A Film Review by Tim Riley
JACK REACHER (Rated PG-13) If it weren’t for the “Mission Impossible” movies, Tom Cruise probably would not have yet established his bona fides as an action figure. “Jack Reacher” should eliminate any lingering doubts.
Readers, though, of British thriller writer Lee Child’s novels may quarrel with the selection of the diminutive Cruise for the role belonging to a physically imposing person tall enough to be an NBA player. “Jack Reacher” may be a reach, at least with respect to the protagonist’s stature, but not for the end result of the gritty, emotionless realism that Cruise delivers with skillful intensity.
Cruise’s Jack Reacher, the film’s titular character, is an old-school operative, fascinating for his ability to live off the grid. He’s a drifter who only travels by bus and doesn’t have a cell phone or credit cards. Having served in the U.S. Army with distinction as a military policeman, Reacher is now a loner who would prefer to forget about his past experiences, including his service during the Iraq War.
But the past rears its ugly head when former military sniper James Barr (Joseph Sikora) is the apparent shooter who picks off five people strolling along the riverfront walk outside of Pittsburgh’s baseball stadium. When the shooter is arrested, based on a trail of evidence that seems all-too-convenient, his first request is scrawled on a piece of paper: “Get Jack Reacher.”
The mysterious Reacher, already a legendary figure, is not one who can be found. Oddly enough, when he is needed, Reacher materializes as if summoned during a séance. The drifter has a history with the alleged shooter, but it’s not a favorable one. The case against the prime suspect looks to be solid, right down to the fingerprint obtained from a quarter deposited in a parking meter at the crime scene.

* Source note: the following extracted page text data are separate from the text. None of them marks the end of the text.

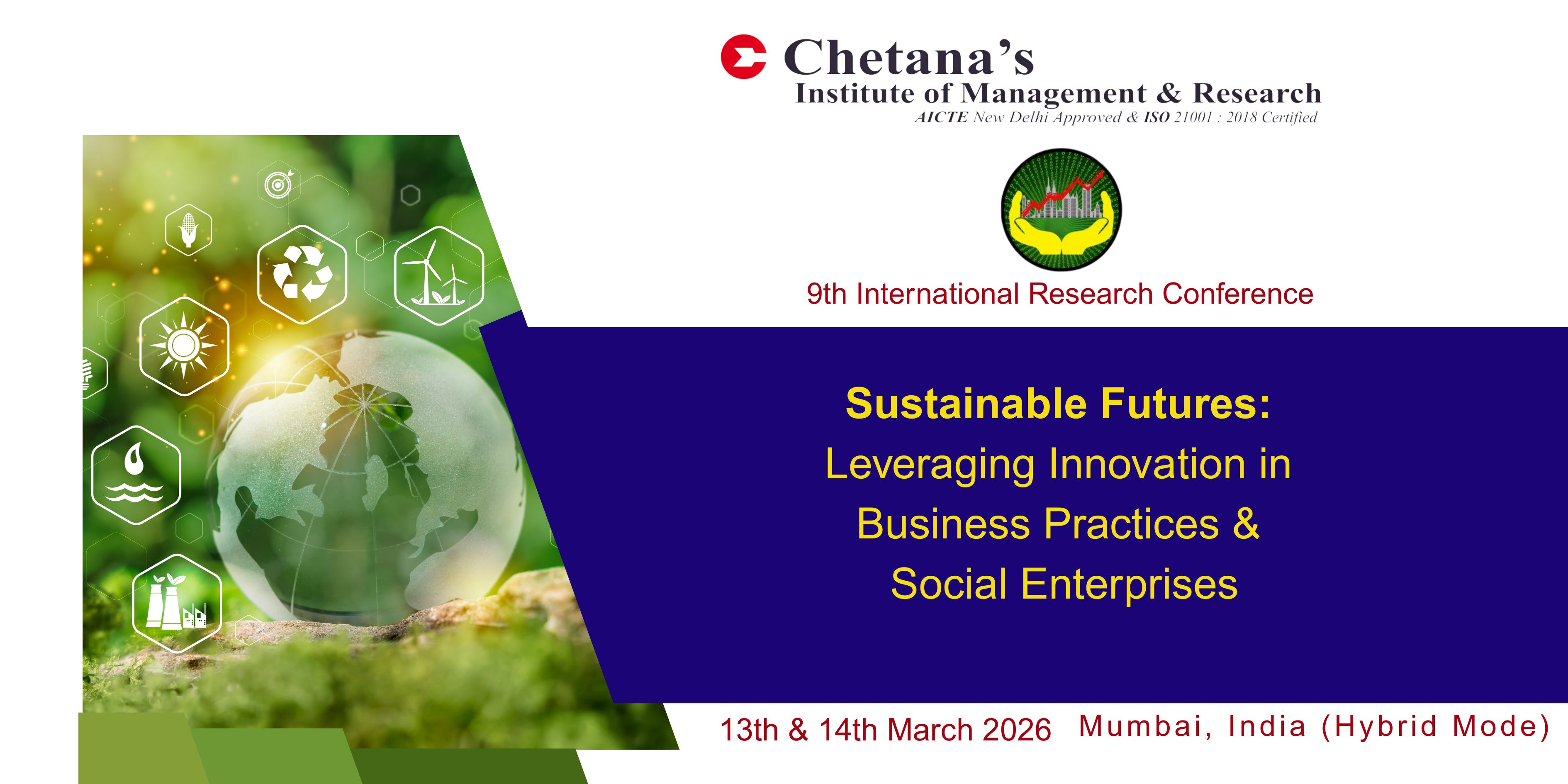 Chetana's
Institute of Management & Research
AICTE New Delhi Approved & ISO 21001 : 2018 Certified

9th International Research Conference

Sustainable Futures:
Leveraging Innovation in Business Practices & Social Enterprises

13th & 14th March 2026 Mumbai, India (Hybrid Mode)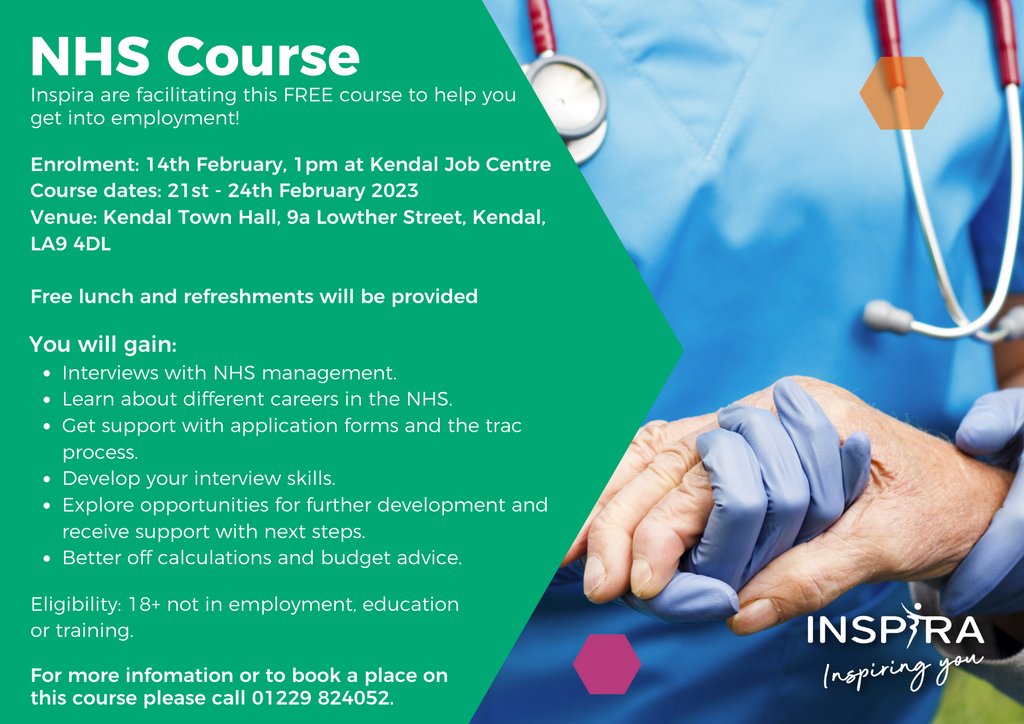 NHS Course
Inspira are facilitating this FREE course to help you get into employment!

Enrolment: 14th February, 1pm at Kendal Job Centre
Course dates: 21st - 24th February 2023
Venue: Kendal Town Hall, 9a Lowther Street, Kendal, LA9 4DL

Free lunch and refreshments will be provided

You will gain:
- Interviews with NHS management.
- Learn about different careers in the NHS.
- Get support with application forms and the trac process.
- Develop your interview skills.
- Explore opportunities for further development and receive support with next steps.
- Better off calculations and budget advice.

Eligibility: 18+ not in employment, education or training.

For more infomation or to book a place on this course please call 01229 824052.

INSPIRA
Inspiring you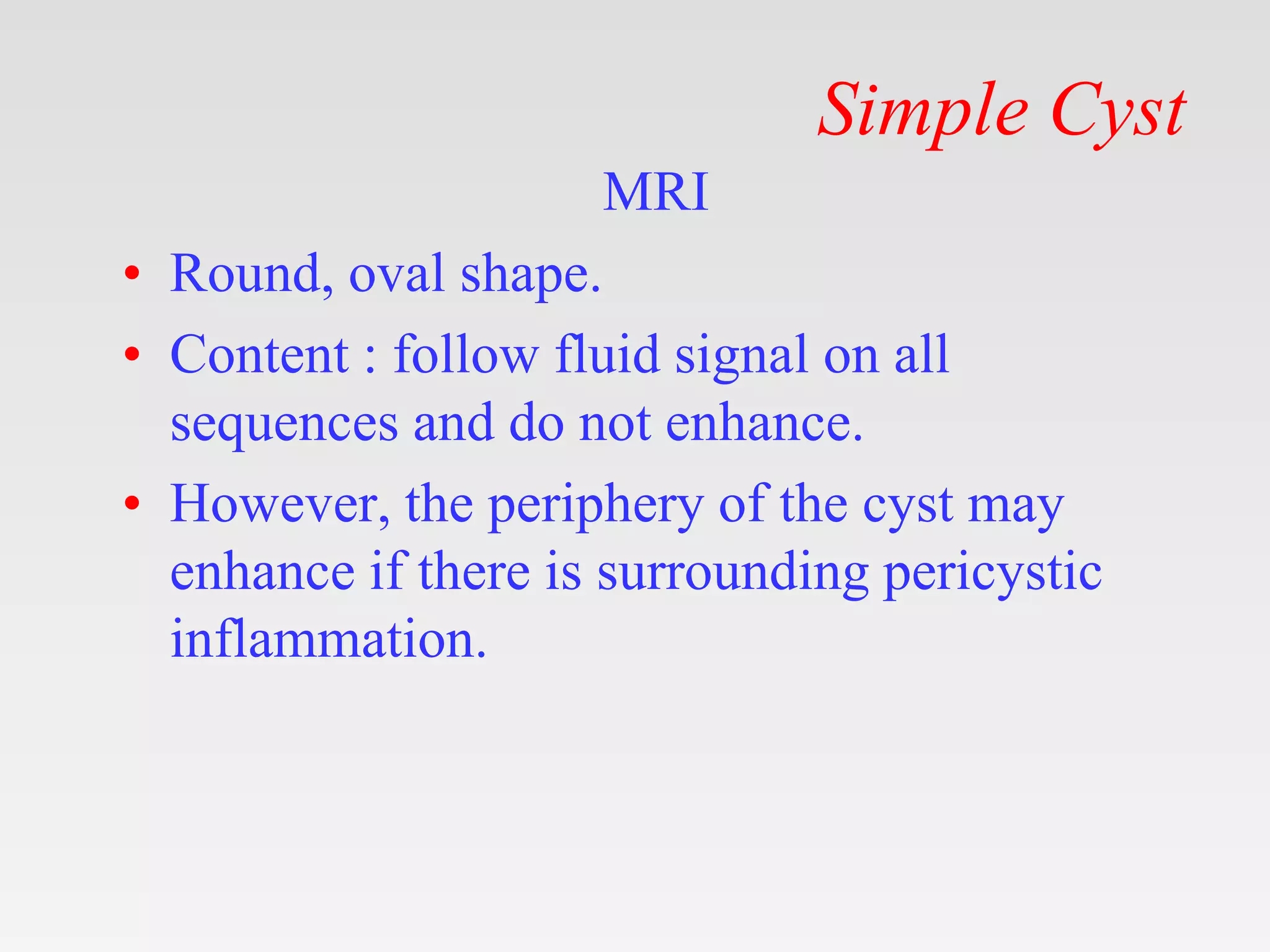 Simple Cyst

MRI

• Round, oval shape.
• Content : follow fluid signal on all sequences and do not enhance.
• However, the periphery of the cyst may enhance if there is surrounding pericystic inflammation.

Brilliant in math, logic and the power of deductive reasoning, Reacher sets out on an investigative search to solve the case, regardless of where the evidence points to guilt or innocence. The suspect is represented by Helen Rodin (Rosamund Pike), an able big-firm lawyer who just happens to be the daughter of District Attorney Rodin (Richard Jenkins).
Thus, the case is complicated by the personal and professional conflicts between the DA and the defense attorney. Add to the mix Detective Emerson’s (David Oyelowo) lack of enthusiasm for Reacher’s involvement.Always a step ahead of everyone else, Reacher advises Helen to find out more about each of the victims. He’s also puzzled that an expert sniper needed six shots to kill the five so-called random victims.
As Reacher starts turning over rocks, suspicious characters just happen to show up in strange circumstances. Shadowy figures are increasingly nervous that Reacher’s probing will uncover some problematic facts. A misunderstanding with a pretty girl (Alexia Fast) causes five guys to challenge Reacher to a fight outside a bar. Not a good move, since the ex-Army cop dispatches these guys with relative ease.
Of course, this won’t be the last time that Reacher is required to use his impressive physical skills for some intense hand-to-hand combat with mysterious assailants. None of these encounters happens to be arbitrary confrontations with ordinary street thugs. Except to the authorities, it’s obvious that nefarious things are occurring to cover up the truth.
How come a creepy guy who looks very much like director Werner Herzog (well, actually it is him), a Russian villain with missing fingers and a glassy eye, is manipulating a bunch of trigger-happy bad guys so as to keep James Barr as the only suspect? A nice touch to stir up a great action scene is a muscle-car chase in which Reacher’s pursuit of bad guys in a borrowed vintage Chevy Chevelle careens through the concrete canyons of Pittsburgh in the dangerous high-speed spirit of “The French Connection.”
Arriving late to the party is Robert Duvall’s gun-range owner, who unknowingly has evidence of a key person on the proxy grassy knoll and becomes an ally for the final showdown at a rock quarry. Having not read Lee Child’s “One Shot,” the novel on which the storyline is based, I suspect that essential plot points are missing or distorted, causing fans of the “Jack Reacher” literary franchise a fair amount of dismay.
As a cinematic enterprise, the Christopher McQuarrie-directed “Jack Reacher” delivers the basic pleasures of an action film with enough vigilante justice, fights and car chases to satisfy the indispensable formula. And so what if Tom Cruise comes up a little short for the size of the hero? If the “Mission Impossible” days are over, “Jack Reacher” is the answer for an aging action hero’s quest to stay in the game.